Abstract

Aim: To evaluate photodynamic therapy (PDT) in vitro to reduce the growth of Candida spp, and its synergy with the antifungals fluconazole and ketoconazole for inhibition of resistant, DDS and susceptible isolates from asymptomatic carriers and with complicated vulvovaginitis. Methods: Between 2017 and 2020, we evaluated 230 women with vulvovaginal candidiasis and 400 asymptomatic. We obtained 130 positive cultures for Candida spp from vulvovaginitis and 94 asymptomatic. Yeasts were characterized by classical and molecular tests. Sensitivity to fluconazole and ketoconazole was evaluated by E-test. We used photodynamic light through blue LED, wavelengths between 450 to 470 nm, power of 260 mW, energy fluence of 270 J/cm2, for 15 minutes over all colonies of Candida spp. Methylene blue (MB) at 450 mg/mL, 2% gentian violet (VG) and 50 μM curcumin (CR) were used in association or not with LED irradiation. Suspensions of Candida spp of 106 CFU/mL, subjected to the different assays, were introduced in 96-well microplates, incubated for 48 hours at 35˚C and the readings at 530 nm. The samples were finally cultivated in Petri plates containing Sabouraud dextrose agar to assess the growth inhibition. All procedures were in triplicate. Results: C. albicans was prevalent in vulvovaginal candidiasis, however, we also isolated non-albicans species such as C. glabrata, C. tropicalis and C. parapsilosis. There was a substantial reduction (66.6% to 83.8%) of the CFU/mL of the isolates treated with FDT. Gentian violet at 2% alone reduced the growth of CFU/ml of Candida spp from 69% to 75%. Among isolates of vaginitis and asymptomatic carriers, after using FDT, we found a reduction in resistant phenotypes and DDS for fluconazole in percentages from 20% to 100% for C. albicans, from 50% to 100% C. glabrata, 33.3% to 100% C. parapsilosis and 100% C. tropicalis. For ketoconazole in the same isolates, there was a reduction in phenotypes with MIC > 16 μg/mL of up to 50% in C. albicans, 50% to 100% C. glabrata, 50% to 100% C. tropicalis. Conclusions: PDT with MB, GV and CR revealed efficacy in vitro in reducing the growth of C. albicans and non-albicans, especially due to chronic recurrent vulvovaginitis.

Highlights

  • Three out of four women have at least one episode of vaginal candidiasis during their reproductive years, 40% of whom will experience a second episode and 5% of them will have recurrent vaginitis that is characterized by four or more episodes of vaginitis during one year, with clinical diagnosis and confirmation by culture [1] [2] [3]

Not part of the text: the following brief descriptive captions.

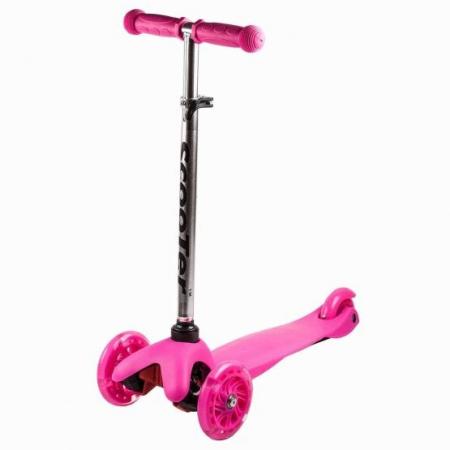 Trotineta copii Smart Roz cu roti luminoase, Scooter
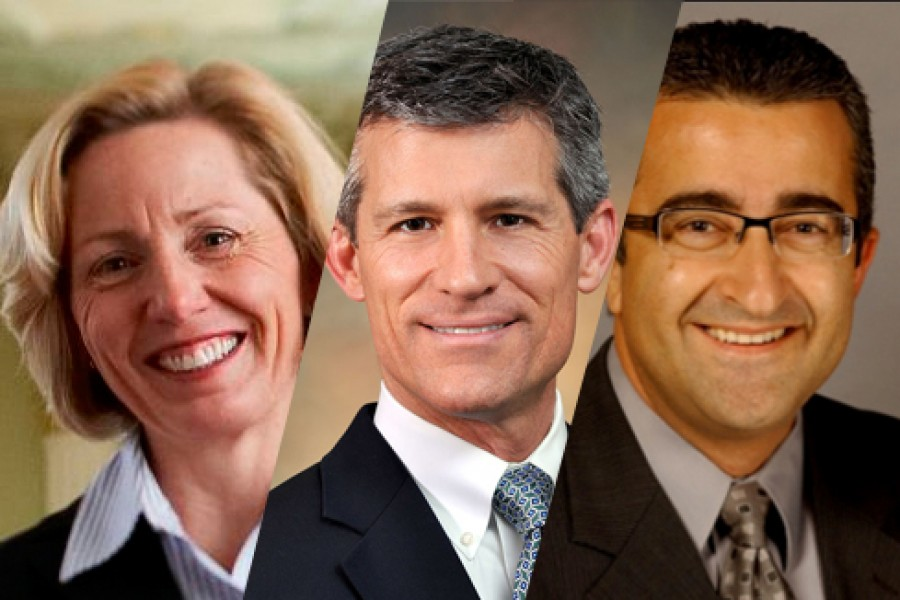 New CEE External Advisory Board Members Montanye, Houlihan and Selman.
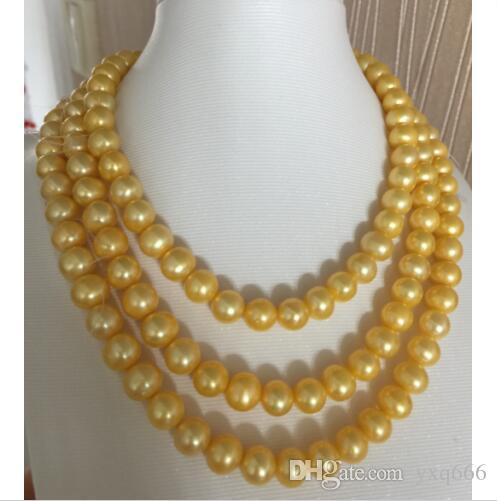 Elegancki AAA9-8mm South Sea Round Gold Pearl Necklace 50 cali 14K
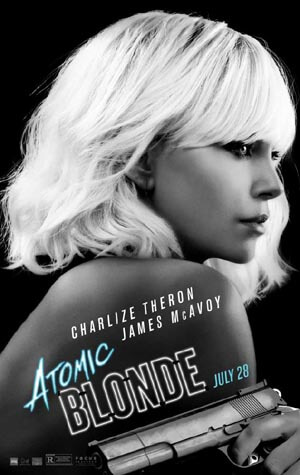 Tenet and Atomic Blonde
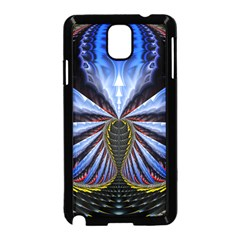 Illustration Robot Wave Samsung Galaxy Note 3 Neo Hardshell Case (black) by Mariart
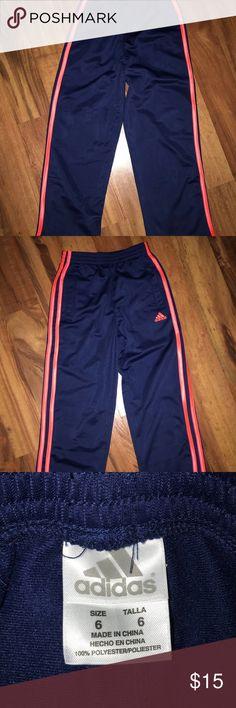 47a3519b2fcd1 Adidas kids sweatpants Like new adidas Bottoms Sweatpants & Joggers Adidas  Sweatpants, Joggers, Adidas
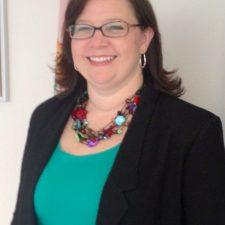 Kate prof photo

  • The present study aims to verify in vitro the synergistic effect of the combination of photodynamic light associated with sensitizers such as methylene blue, gentian violet or curcumin to inhibit the growth of Candida spp from complicated VVC and asymptomatic women

  • We identified isolates with a resistant and dose-dependent profile to fluconazole, both among C. albicans and non-albicans species, coming from materials collected from patients with chronic and recurrent vaginitis such as Candida albicans (13, 11.92%), C. tropicalis (1, 33.3%), C. parapsilosis (3, 60%), C. glabrata (5, 50%), and those obtained from asymptomatic women, such as Candida albicans (5, 6.94%), C. tropicalis (1, 10%), C. parapsilosis (1, 12.5%), C. glabrata (3.75%)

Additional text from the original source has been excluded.